Winnipeg Beach Podcasted

Dale Barbour will be featured on Episode 28: Winnipeg Beach of Sean Kheraj’s Nature’s Past podcast.

Broadcast on the NICHE (Network in Canadian History & Environment) website, Nature’s Past is a monthly discussion about the environmental history community and research in Canada moderated by Kheraj, a member of the History Department at York University.

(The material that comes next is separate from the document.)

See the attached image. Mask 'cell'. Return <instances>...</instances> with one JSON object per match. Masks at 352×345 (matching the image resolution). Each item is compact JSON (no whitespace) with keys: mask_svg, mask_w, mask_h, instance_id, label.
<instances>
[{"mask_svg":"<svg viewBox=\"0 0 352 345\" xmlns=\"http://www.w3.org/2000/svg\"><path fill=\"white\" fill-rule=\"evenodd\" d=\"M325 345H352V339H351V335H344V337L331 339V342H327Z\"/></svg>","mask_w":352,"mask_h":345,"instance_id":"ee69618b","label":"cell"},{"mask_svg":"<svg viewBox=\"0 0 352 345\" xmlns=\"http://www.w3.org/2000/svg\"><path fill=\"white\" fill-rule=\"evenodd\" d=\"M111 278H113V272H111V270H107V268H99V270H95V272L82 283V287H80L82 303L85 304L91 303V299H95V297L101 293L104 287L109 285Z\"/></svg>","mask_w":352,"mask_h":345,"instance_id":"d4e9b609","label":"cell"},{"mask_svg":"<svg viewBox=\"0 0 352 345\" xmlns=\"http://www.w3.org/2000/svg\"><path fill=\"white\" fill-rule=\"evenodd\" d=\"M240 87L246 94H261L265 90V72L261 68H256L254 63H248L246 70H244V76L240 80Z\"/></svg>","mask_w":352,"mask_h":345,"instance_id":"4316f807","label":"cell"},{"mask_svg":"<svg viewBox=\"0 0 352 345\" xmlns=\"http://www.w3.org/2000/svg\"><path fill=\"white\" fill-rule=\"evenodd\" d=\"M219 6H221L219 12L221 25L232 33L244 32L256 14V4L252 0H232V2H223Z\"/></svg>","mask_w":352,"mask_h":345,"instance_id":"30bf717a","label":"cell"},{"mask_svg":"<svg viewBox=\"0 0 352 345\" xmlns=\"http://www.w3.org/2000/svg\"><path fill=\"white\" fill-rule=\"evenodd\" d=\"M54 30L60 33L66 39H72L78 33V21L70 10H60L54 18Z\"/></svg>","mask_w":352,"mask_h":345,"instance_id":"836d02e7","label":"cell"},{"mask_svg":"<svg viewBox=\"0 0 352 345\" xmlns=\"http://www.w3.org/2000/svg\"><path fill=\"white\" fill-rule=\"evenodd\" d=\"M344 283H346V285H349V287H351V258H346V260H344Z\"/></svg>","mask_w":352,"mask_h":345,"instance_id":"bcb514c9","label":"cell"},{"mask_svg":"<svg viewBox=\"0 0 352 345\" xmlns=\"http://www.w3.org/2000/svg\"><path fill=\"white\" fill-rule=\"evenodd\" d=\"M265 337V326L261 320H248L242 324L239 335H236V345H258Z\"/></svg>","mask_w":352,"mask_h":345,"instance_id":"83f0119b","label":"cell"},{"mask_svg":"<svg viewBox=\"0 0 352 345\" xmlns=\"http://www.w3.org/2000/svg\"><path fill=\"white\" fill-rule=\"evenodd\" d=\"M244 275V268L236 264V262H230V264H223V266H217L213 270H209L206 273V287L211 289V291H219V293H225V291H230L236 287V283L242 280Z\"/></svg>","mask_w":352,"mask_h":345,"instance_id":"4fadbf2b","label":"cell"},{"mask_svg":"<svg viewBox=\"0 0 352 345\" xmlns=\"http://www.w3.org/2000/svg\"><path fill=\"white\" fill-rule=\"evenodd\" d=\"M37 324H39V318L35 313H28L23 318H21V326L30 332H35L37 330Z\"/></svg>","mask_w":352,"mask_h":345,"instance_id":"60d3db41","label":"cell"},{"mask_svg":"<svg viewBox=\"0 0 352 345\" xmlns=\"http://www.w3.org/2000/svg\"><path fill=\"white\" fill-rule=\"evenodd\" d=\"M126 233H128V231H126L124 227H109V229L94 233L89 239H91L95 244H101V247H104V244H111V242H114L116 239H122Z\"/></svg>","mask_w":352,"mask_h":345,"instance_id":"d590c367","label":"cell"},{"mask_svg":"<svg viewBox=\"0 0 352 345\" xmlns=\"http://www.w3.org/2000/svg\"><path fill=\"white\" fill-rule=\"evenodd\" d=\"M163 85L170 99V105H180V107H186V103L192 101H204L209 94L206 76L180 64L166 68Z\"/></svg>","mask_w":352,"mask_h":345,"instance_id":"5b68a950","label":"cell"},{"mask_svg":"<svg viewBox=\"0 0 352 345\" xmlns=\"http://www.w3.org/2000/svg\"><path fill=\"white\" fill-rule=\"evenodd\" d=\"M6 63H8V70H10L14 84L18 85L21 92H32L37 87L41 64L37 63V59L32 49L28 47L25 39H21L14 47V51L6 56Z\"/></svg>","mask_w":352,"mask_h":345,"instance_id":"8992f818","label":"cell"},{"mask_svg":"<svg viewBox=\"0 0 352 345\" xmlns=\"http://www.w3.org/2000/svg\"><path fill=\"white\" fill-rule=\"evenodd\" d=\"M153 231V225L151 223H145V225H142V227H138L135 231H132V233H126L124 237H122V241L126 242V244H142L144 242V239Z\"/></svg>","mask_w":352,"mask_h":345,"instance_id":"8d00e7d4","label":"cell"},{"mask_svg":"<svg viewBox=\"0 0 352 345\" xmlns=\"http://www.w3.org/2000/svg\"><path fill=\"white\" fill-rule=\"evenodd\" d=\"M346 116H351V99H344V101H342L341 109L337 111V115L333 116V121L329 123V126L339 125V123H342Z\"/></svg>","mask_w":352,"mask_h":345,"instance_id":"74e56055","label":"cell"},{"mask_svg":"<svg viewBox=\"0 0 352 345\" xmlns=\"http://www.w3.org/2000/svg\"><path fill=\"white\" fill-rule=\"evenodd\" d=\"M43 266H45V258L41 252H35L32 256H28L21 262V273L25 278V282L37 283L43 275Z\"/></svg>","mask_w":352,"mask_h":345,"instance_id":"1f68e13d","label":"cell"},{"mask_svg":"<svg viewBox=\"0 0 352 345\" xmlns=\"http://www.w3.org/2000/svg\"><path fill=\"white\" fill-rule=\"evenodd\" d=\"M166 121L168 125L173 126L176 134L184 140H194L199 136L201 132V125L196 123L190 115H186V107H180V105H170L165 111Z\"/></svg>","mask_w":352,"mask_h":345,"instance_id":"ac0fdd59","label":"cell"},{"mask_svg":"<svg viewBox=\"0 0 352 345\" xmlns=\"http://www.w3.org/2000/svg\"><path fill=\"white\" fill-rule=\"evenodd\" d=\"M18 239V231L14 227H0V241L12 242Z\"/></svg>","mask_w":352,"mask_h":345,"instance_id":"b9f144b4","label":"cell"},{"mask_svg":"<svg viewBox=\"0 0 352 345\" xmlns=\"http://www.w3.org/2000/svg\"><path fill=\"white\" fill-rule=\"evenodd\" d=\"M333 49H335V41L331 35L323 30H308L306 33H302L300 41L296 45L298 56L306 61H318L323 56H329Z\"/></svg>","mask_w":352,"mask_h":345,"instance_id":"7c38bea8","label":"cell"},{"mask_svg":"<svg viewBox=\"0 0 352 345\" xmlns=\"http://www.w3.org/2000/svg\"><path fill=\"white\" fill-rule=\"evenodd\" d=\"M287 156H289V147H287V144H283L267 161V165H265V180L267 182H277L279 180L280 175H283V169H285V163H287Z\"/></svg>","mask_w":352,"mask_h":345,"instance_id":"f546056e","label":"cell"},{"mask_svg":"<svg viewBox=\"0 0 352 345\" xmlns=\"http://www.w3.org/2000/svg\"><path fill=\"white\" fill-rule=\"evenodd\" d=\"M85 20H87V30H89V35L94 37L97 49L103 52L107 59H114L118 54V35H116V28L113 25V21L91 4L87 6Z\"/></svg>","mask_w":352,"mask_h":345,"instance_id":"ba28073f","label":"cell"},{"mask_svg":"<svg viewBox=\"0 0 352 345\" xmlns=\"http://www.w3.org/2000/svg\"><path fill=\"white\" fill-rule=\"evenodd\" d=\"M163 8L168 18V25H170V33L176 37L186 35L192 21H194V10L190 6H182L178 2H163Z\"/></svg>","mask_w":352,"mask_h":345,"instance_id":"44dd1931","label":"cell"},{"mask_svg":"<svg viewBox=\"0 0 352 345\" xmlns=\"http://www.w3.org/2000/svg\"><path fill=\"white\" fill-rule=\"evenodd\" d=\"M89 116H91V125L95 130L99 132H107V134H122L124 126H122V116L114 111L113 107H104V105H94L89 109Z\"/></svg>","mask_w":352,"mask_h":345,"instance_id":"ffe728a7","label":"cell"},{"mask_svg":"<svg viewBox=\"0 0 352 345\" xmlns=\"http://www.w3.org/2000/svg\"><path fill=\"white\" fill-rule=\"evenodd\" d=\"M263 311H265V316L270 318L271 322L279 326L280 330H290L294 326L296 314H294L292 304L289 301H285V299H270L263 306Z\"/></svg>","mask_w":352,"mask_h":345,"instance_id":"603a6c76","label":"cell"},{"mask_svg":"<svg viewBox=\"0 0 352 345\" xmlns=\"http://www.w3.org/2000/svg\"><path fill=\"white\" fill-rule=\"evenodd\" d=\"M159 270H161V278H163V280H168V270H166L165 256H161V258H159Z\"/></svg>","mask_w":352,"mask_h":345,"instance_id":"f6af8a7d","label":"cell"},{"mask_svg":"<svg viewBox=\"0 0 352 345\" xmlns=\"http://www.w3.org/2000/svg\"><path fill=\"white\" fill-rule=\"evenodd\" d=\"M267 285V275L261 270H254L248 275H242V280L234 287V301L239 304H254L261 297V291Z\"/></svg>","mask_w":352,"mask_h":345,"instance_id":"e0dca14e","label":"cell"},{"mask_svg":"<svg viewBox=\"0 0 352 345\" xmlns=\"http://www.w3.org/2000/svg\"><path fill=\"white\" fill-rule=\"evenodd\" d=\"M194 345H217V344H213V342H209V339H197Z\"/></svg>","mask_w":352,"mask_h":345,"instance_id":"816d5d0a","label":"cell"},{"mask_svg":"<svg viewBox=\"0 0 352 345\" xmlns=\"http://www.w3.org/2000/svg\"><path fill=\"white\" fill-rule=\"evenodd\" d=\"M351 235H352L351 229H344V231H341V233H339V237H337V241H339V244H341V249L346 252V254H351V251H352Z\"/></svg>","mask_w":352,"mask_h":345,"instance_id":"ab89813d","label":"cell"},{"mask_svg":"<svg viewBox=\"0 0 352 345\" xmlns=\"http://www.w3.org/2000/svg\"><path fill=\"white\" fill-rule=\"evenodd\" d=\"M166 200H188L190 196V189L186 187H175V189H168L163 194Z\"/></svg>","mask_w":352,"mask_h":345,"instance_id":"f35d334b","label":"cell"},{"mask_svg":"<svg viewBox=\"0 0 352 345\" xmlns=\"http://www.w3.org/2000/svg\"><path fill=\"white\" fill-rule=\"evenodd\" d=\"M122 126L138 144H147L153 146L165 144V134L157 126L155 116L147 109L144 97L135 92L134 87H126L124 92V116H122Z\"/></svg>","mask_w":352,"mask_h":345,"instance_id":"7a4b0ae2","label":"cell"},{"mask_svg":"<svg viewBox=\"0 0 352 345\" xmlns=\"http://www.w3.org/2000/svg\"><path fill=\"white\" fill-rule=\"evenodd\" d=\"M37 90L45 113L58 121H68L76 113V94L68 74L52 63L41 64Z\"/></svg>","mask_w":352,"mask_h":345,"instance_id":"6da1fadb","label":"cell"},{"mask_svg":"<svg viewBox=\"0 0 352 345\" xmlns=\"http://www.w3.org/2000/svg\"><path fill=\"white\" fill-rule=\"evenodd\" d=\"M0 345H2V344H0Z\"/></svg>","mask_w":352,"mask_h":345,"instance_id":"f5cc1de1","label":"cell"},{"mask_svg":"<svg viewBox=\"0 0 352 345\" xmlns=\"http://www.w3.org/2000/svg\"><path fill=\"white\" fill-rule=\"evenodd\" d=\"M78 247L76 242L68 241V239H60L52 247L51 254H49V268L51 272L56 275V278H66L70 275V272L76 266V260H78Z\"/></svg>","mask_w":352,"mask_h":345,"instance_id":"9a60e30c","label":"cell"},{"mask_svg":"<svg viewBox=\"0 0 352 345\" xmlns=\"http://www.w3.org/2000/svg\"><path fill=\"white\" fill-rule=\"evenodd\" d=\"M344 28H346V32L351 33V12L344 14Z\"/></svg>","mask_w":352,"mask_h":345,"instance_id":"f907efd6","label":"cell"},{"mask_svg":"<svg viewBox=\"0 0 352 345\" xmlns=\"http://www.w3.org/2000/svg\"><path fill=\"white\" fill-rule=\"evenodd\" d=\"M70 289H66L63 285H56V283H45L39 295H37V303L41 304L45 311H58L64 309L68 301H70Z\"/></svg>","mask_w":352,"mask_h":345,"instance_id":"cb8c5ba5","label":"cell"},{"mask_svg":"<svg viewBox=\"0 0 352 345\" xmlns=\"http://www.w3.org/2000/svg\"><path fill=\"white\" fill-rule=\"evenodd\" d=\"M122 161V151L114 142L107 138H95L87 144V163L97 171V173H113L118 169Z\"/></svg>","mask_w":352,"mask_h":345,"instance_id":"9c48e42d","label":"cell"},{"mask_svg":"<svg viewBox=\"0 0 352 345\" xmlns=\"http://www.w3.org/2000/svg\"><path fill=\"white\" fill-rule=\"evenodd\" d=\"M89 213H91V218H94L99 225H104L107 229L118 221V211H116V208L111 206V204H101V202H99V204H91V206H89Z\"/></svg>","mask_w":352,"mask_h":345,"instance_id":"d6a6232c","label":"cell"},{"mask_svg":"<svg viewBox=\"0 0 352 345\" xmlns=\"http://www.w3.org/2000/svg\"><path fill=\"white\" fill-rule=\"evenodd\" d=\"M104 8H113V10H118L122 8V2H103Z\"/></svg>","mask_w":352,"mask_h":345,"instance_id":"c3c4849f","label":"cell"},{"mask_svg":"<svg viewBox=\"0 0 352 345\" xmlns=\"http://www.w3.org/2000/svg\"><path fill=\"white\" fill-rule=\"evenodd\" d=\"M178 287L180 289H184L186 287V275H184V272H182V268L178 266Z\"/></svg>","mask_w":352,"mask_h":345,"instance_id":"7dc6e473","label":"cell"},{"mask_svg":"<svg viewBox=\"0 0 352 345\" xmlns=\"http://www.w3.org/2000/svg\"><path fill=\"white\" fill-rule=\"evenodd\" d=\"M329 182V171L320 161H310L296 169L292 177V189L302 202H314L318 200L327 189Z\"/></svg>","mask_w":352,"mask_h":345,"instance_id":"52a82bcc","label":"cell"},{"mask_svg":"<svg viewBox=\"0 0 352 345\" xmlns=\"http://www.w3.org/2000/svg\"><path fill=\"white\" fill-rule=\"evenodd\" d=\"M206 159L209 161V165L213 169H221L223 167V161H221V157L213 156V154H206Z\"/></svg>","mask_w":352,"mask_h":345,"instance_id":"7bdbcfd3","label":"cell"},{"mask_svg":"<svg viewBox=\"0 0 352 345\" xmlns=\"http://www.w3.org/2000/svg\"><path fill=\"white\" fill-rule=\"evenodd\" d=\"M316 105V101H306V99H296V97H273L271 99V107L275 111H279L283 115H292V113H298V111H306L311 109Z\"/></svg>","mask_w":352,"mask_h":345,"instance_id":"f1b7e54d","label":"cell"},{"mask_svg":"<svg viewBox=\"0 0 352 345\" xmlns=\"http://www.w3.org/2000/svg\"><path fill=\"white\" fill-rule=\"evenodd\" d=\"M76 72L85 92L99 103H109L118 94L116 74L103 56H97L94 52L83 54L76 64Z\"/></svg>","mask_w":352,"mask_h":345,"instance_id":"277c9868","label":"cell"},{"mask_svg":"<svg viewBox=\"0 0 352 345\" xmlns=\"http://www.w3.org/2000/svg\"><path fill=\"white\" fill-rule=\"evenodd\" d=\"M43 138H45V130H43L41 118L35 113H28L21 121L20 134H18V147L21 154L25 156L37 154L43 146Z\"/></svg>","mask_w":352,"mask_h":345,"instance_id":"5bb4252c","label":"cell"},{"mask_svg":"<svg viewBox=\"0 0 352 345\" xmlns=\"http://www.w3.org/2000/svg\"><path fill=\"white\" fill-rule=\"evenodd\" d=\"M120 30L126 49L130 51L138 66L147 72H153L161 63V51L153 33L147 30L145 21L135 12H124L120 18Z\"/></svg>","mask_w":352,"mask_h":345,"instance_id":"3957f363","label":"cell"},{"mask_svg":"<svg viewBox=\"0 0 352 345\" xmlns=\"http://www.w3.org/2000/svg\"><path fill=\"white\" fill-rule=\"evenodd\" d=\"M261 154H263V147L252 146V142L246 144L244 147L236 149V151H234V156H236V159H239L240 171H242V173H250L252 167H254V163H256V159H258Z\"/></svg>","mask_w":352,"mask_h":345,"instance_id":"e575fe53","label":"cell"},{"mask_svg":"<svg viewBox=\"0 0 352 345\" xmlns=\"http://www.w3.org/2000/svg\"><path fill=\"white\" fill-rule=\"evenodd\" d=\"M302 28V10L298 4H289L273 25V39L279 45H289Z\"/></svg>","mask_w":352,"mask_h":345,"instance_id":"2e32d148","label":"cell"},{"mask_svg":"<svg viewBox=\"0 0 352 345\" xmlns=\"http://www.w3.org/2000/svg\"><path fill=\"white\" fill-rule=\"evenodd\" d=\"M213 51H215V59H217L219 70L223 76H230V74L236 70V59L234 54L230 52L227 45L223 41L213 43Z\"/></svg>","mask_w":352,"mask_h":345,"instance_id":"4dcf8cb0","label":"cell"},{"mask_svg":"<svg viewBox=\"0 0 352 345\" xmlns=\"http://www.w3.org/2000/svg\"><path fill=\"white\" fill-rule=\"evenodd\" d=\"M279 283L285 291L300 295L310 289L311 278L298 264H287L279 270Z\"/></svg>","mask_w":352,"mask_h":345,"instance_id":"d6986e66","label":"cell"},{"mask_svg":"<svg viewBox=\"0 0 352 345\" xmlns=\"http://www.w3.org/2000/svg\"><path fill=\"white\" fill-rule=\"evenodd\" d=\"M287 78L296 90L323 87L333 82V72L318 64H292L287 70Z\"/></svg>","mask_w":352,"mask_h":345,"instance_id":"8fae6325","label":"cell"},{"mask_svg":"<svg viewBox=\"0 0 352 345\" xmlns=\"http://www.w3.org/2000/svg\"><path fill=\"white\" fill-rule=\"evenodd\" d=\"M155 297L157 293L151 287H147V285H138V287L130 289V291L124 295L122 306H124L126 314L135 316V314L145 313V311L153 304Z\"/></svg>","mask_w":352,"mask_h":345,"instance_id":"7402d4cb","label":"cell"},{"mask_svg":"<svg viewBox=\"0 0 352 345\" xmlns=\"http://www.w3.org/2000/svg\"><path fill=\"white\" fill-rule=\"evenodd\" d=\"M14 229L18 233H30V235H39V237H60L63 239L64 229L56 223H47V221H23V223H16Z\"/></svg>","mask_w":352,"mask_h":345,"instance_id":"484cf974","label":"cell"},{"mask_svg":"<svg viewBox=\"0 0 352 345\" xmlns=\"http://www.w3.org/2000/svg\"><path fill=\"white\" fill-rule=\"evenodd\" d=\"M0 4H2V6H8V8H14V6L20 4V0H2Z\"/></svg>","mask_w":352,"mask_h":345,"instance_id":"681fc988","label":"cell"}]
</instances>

Here’s the episode description:

“In the late decades of the nineteenth century, urban North Americans sought refuge from congestion, noise, and pollution. As the environmental problems of industrial cities grew worse, city councils across the continent established urban parks while federal governments in both Canada and the United States developed national parks systems. Parks, as constructed natural spaces, were just one option for city-dwellers seeking relief from polluted urban environments. Many flocked to the shores of oceans, lakes, and rivers where beach side resorts emerged as yet another recreational destination. At the beginning of the twentieth century, Winnipeggers turned to the shores of Lake Winnipeg to the north of the city in the hopes of finding an outlet for their leisure time. There the Canadian Pacific Railway established the beachside resort community of Winnipeg Beach. For more than half a century, Winnipeg Beach was one of the most popular recreational retreats for Manitoba’s urban population. Thousands of people enjoyed the lake views and boardwalk entertainments of Winnipeg Beach for many years until the community went into decline by the end of the 1960s.”

Dale Barbour grew up on a farm in Balmoral, Manitoba and made a few trips of his own to Winnipeg Beach as a youth. A former journalist, he is currently completing a PhD in history at the University of Toronto. Dale’s first book, Winnipeg Beach: Leisure and Courtship in a Resort Town, 1900-1967, has recently been released through the University of Manitoba Press.